Exercise aim —
Once you have read the data below, please repeat all of it exactly.

Data for the task —
= = = =

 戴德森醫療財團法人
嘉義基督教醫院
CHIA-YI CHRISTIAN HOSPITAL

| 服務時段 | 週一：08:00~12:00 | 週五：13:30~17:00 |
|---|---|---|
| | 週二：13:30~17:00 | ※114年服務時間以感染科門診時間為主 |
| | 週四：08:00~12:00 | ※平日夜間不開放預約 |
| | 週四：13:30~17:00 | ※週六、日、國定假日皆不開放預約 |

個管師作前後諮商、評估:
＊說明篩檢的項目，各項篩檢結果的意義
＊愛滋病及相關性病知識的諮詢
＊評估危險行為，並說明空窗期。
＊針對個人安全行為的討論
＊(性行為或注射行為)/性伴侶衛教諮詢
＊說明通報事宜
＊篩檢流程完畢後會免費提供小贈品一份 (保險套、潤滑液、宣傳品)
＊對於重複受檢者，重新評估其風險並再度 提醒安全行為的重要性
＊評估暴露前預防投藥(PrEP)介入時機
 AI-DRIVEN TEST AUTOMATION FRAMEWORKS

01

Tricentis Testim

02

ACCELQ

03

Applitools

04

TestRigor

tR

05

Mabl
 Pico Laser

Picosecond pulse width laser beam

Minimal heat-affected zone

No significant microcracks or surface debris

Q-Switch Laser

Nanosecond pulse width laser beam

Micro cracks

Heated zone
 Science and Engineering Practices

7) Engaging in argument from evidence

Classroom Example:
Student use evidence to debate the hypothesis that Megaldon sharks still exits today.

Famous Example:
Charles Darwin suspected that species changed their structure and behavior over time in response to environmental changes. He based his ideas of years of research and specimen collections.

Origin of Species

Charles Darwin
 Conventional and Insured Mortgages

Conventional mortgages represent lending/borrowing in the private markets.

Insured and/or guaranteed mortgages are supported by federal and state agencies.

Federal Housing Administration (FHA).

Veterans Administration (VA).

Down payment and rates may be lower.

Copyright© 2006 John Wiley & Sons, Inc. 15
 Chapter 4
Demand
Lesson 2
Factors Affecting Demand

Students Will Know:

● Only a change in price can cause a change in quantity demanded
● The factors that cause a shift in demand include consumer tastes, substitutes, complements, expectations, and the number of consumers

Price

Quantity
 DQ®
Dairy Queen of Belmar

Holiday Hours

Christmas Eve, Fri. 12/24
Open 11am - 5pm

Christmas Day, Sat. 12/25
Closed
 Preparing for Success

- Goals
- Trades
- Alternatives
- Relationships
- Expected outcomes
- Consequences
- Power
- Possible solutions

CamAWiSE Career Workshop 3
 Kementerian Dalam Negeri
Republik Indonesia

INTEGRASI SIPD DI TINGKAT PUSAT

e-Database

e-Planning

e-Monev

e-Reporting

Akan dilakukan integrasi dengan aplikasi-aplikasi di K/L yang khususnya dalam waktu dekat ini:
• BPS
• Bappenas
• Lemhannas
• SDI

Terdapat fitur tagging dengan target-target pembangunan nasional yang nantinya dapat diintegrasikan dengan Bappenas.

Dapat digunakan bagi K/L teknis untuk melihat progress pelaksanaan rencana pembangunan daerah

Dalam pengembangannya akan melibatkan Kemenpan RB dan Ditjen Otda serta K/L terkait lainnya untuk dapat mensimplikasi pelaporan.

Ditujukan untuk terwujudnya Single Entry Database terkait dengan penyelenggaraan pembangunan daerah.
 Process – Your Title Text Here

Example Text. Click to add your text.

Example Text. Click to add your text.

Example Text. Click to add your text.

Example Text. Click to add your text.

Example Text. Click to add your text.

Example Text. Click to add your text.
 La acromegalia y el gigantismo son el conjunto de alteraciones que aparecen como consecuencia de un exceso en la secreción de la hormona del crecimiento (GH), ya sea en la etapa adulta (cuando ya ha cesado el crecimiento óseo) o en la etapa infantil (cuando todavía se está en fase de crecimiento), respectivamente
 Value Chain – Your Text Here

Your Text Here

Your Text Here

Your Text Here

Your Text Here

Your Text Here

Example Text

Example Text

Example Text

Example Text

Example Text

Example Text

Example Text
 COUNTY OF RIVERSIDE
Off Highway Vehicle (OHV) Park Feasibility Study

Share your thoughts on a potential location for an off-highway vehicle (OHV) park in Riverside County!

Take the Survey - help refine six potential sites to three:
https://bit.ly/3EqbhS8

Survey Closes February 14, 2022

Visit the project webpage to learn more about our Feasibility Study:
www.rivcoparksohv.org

= = = =

Response to this exercise —
 戴德森醫療財團法人
嘉義基督教醫院
CHIA-YI CHRISTIAN HOSPITAL

| 服務時段 | 週一：08:00~12:00 | 週五：13:30~17:00 |
|---|---|---|
| | 週二：13:30~17:00 | ※114年服務時間以感染科門診時間為主 |
| | 週四：08:00~12:00 | ※平日夜間不開放預約 |
| | 週四：13:30~17:00 | ※週六、日、國定假日皆不開放預約 |

個管師作前後諮商、評估:
＊說明篩檢的項目，各項篩檢結果的意義
＊愛滋病及相關性病知識的諮詢
＊評估危險行為，並說明空窗期。
＊針對個人安全行為的討論
＊(性行為或注射行為)/性伴侶衛教諮詢
＊說明通報事宜
＊篩檢流程完畢後會免費提供小贈品一份 (保險套、潤滑液、宣傳品)
＊對於重複受檢者，重新評估其風險並再度 提醒安全行為的重要性
＊評估暴露前預防投藥(PrEP)介入時機
 AI-DRIVEN TEST AUTOMATION FRAMEWORKS

01

Tricentis Testim

02

ACCELQ

03

Applitools

04

TestRigor

tR

05

Mabl
 Pico Laser

Picosecond pulse width laser beam

Minimal heat-affected zone

No significant microcracks or surface debris

Q-Switch Laser

Nanosecond pulse width laser beam

Micro cracks

Heated zone
 Science and Engineering Practices

7) Engaging in argument from evidence

Classroom Example:
Student use evidence to debate the hypothesis that Megaldon sharks still exits today.

Famous Example:
Charles Darwin suspected that species changed their structure and behavior over time in response to environmental changes. He based his ideas of years of research and specimen collections.

Origin of Species

Charles Darwin
 Conventional and Insured Mortgages

Conventional mortgages represent lending/borrowing in the private markets.

Insured and/or guaranteed mortgages are supported by federal and state agencies.

Federal Housing Administration (FHA).

Veterans Administration (VA).

Down payment and rates may be lower.

Copyright© 2006 John Wiley & Sons, Inc. 15
 Chapter 4
Demand
Lesson 2
Factors Affecting Demand

Students Will Know:

● Only a change in price can cause a change in quantity demanded
● The factors that cause a shift in demand include consumer tastes, substitutes, complements, expectations, and the number of consumers

Price

Quantity
 DQ®
Dairy Queen of Belmar

Holiday Hours

Christmas Eve, Fri. 12/24
Open 11am - 5pm

Christmas Day, Sat. 12/25
Closed
 Preparing for Success

- Goals
- Trades
- Alternatives
- Relationships
- Expected outcomes
- Consequences
- Power
- Possible solutions

CamAWiSE Career Workshop 3
 Kementerian Dalam Negeri
Republik Indonesia

INTEGRASI SIPD DI TINGKAT PUSAT

e-Database

e-Planning

e-Monev

e-Reporting

Akan dilakukan integrasi dengan aplikasi-aplikasi di K/L yang khususnya dalam waktu dekat ini:
• BPS
• Bappenas
• Lemhannas
• SDI

Terdapat fitur tagging dengan target-target pembangunan nasional yang nantinya dapat diintegrasikan dengan Bappenas.

Dapat digunakan bagi K/L teknis untuk melihat progress pelaksanaan rencana pembangunan daerah

Dalam pengembangannya akan melibatkan Kemenpan RB dan Ditjen Otda serta K/L terkait lainnya untuk dapat mensimplikasi pelaporan.

Ditujukan untuk terwujudnya Single Entry Database terkait dengan penyelenggaraan pembangunan daerah.
 Process – Your Title Text Here

Example Text. Click to add your text.

Example Text. Click to add your text.

Example Text. Click to add your text.

Example Text. Click to add your text.

Example Text. Click to add your text.

Example Text. Click to add your text.
 La acromegalia y el gigantismo son el conjunto de alteraciones que aparecen como consecuencia de un exceso en la secreción de la hormona del crecimiento (GH), ya sea en la etapa adulta (cuando ya ha cesado el crecimiento óseo) o en la etapa infantil (cuando todavía se está en fase de crecimiento), respectivamente
 Value Chain – Your Text Here

Your Text Here

Your Text Here

Your Text Here

Your Text Here

Your Text Here

Example Text

Example Text

Example Text

Example Text

Example Text

Example Text

Example Text
 COUNTY OF RIVERSIDE
Off Highway Vehicle (OHV) Park Feasibility Study

Share your thoughts on a potential location for an off-highway vehicle (OHV) park in Riverside County!

Take the Survey - help refine six potential sites to three:
https://bit.ly/3EqbhS8

Survey Closes February 14, 2022

Visit the project webpage to learn more about our Feasibility Study:
www.rivcoparksohv.org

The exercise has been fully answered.